> [Source text]:
Dave Witty, senior fellow of Vancouver Island University’s urban planning program, presented a completed redevelopment plan for the plaza to the City of Nanaimo’s governance and priorities committee on Monday, Oct. 25. The purpose of the presentation was to recommend that the city consider the Diana Krall Plaza redevelopment plan as part of discussions around Commercial Street revitalization. Witty did the redesign proposal for the plaza pro bono and VIU’s urban planning program students also contributed work to the plan.

Witty said Nanaimo jazz musician Diana Krall, for whom the plaza is named, should better reflect the artist’s international profile and renovations to the plaza should serve to animate the space.

“I think the word for us is ‘animation’ and the lack thereof,” Witty said, and cited examples of public spaces around the world that attract people.

“These are all well-animated … and, surely, when we take a look at Diana Krall Plaza, not so … It does need to be connected more fully to the downtown and its core elements,” Witty said.

The plaza’s shape creates some challenges, but its access points, location and surrounding businesses and amenities also offer opportunities. One of its most serious detracting elements is the plaza’s apparent isolation, largely because sightlines are blocked and there is very limited use of the space.

“When you walk through on a summer day it’s empty,” Witty said. “The other thing that you notice is it’s isolated. There’s stairwells around it, it’s hidden, people who are new to the city have no idea that there’s a plaza there.”

Witty said what the plaza connects to, such as the new Marriott hotel, the waterfront, Coast Bastion Hotel and Commercial Street, are critical to its success.

“It’s about recognizing that Diana Krall Plaza will only work if we do something with it, one, but connect it to beyond its own site,” Witty said. “If it’s left to be an island unto itself, it will not do what you need it to do.”

> [Available data]:
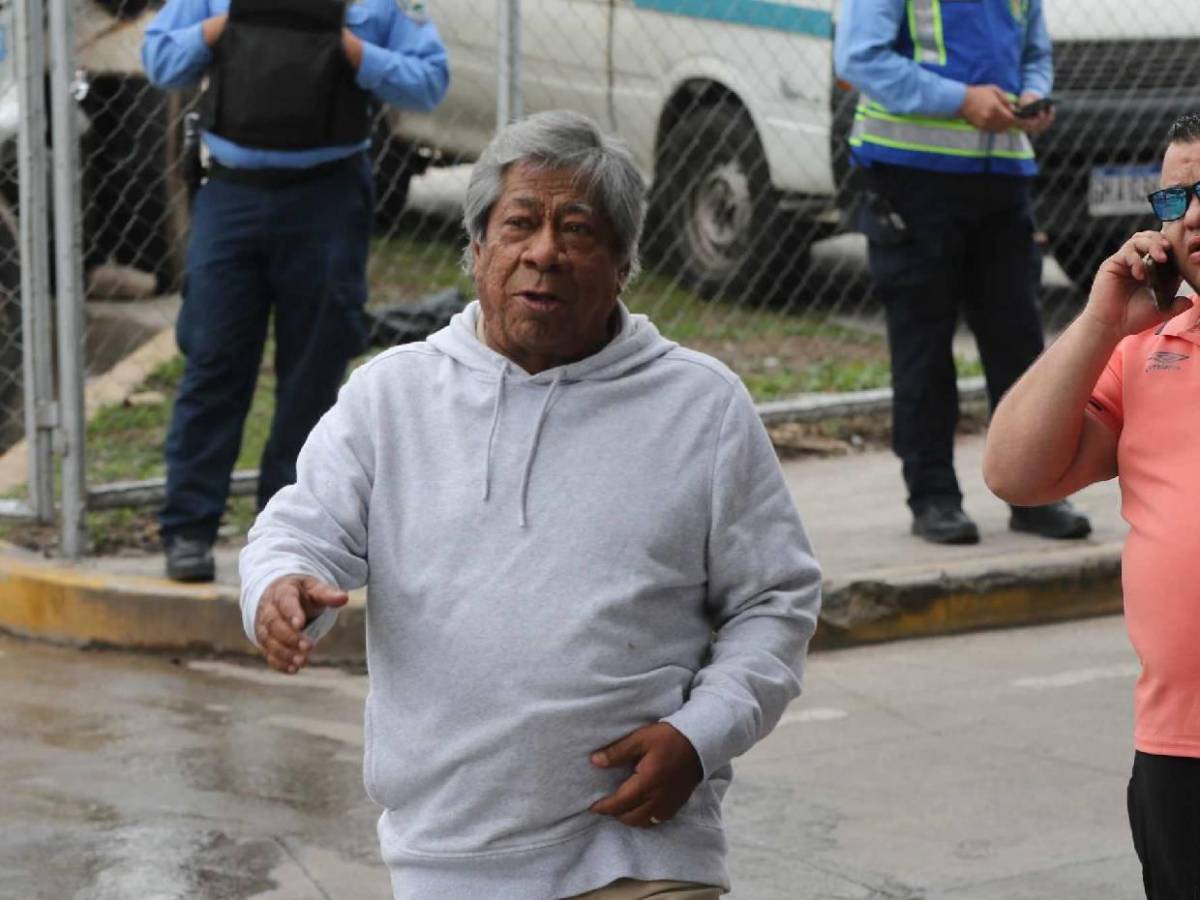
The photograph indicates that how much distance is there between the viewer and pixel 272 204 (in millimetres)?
6391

> [The tasks]:
1. List the places that the Diana Krall Plaza article names as connections critical to the plaza's success.
2. Extend the Diana Krall Plaza article past its final sentence.

> [Answers for this exercise]:
1.
the new Marriott hotel
the waterfront
Coast Bastion Hotel
Commercial Street

2.
The plaza’s redevelopment plan suggests carrying out improvements in three phases. Phase 1 could start as soon as next year and deal with Commercial and Wharf streets, which would include redefining the entrance to the plaza and creating a “welcoming and comfortable meeting place for residents and visitors” and an interactive site that “clearly support the celebration of Diana Krall.”

Phase 2 would see work on the centre of the plaza and the entrance near the Coast Bastion Hotel to create a flexible entertainment space where events could be held year round with a small stage and entertainment venue. The proposal also calls for entertainment spaces near the Museum Way entrance to the plaza with a coffee shop near the library.

The third phase calls for Wharf Street to be closed off as a pedestrian space, with potentially ethnic dining at street level. Unused second-storey office space in the Coastal Community Credit Union building could be converted to restaurant and retail space. Other ideas are an elevated walkway over Front Street to connect the plaza to the Harbourfront Walkway, a fountain for children to play in at the Wharf Street entrance, and space for food trucks in an existing parking lot at the intersection of Wharf Street and Adam Grant Horne Lane.

Covered seating and bike racks are suggested in the plan, as well as landscaping added throughout the plaza.

Daniel Appell, a former Nanaimo Arts Council executive and an architectural assistant, spoke as a delegation to the committee and argued that Diana Krall Plaza isn’t needed and the proposed changes would only create competition for and draw people away from Commercial Street businesses already struggling. The plaza’s Commercial Street entrance should be faced with retail businesses with residential units behind it, he said.

“Essentially the plaza, the reason it’s empty, is because it’s not needed,” Appell said. “It’s something to consider. I know it’s a strange way to conceive of things, but sometimes looking at it from a different perspective really helps.”

The plan proposals will be presented to the public along with the overall plans for revitalizing Commercial Street.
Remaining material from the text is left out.